Thanks for listening. I am sorry to have brought this into my husband's life, He didn’t deserve it. Unfortunately, I looked at him as my knight in shining armor and he was going to rescue me from everything. That was a mission that he should not have been dealt. He has been a wonderful husband and I tried to make it out that he wasn't to make it sound like I wasn’t as bad as I am. I am truly sorry for this. He did not deserve this abuse from me. He is wonderful. Many of the things I have done are to hide the horrible parts of me that I can’t accept. I have abused my friend in many ways to hide my grave weaknesses. It is time that I accept all of these weaknesses and stop blaming everyone else for my inadequacies. The problem is that I can’t get rid of this feeling of hatred that I possess all of these weaknesses and that will be hard to get rid of. My therapist kept confirming and validating these feelings as if these people should not have done something, but when I leave her office the real world sets me straight.

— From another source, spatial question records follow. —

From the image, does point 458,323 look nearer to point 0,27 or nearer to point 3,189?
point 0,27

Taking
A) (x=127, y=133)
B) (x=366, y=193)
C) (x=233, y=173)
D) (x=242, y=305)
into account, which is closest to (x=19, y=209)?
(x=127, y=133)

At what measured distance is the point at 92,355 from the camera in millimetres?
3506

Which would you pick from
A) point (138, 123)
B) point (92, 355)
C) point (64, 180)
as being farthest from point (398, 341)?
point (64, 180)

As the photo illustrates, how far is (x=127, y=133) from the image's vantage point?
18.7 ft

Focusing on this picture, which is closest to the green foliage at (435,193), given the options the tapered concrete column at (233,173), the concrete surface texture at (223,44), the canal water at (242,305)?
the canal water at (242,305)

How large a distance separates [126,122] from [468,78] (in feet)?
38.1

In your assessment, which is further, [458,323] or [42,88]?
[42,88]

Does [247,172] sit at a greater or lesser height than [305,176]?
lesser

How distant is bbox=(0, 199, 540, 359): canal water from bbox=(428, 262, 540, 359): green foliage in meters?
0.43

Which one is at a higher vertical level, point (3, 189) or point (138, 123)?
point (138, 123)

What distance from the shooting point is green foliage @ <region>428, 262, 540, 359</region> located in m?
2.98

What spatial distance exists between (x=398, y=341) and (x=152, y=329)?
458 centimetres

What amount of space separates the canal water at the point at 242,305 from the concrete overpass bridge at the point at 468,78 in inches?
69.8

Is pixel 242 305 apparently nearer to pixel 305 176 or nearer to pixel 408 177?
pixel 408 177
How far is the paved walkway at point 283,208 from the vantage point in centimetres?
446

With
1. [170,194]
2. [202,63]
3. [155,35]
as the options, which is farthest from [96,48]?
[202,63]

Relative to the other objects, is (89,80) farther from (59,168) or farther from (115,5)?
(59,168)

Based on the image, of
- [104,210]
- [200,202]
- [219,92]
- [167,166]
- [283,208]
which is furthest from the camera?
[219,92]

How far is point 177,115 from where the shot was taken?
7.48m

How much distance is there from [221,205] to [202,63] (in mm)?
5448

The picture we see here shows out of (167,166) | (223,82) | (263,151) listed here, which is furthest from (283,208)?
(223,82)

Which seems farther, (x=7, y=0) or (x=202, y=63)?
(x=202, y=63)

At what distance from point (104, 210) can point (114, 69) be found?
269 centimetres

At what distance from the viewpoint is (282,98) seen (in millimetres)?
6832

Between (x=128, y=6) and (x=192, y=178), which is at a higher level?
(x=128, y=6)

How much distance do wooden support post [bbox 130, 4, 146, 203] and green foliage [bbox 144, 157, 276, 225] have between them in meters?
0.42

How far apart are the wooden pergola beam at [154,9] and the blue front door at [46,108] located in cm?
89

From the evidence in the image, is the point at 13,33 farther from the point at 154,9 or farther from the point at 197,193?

I am sorry that the outcome of this does not appear rosier. I can’t let my children be influenced by the ugliness that I possess. I am too weak to change and stress makes my ugliness get worse. Hopefully if I can accept these things about myself then I can learn to not give them to my girls. Truthfully I don’t know what any of the future will hold. I do know that as school approaches and the stress level gets higher and the façade of performing wonderfully as a teacher so the community is not aware of my flaws and points of vulnerability will keep me very uptight

I will work very hard to not let my feelings and weaknesses burden my husband and my girls. This is an undertaking that I have yet to succeed at.
I have cancelled all my therapy and psychiatrist appointments. No one is calling me back. I guess I expected to be a little more than a name in an appointment book. I guess it is my decision and my decision is the pain is winning. It is getting the best of me! If there was any best in me!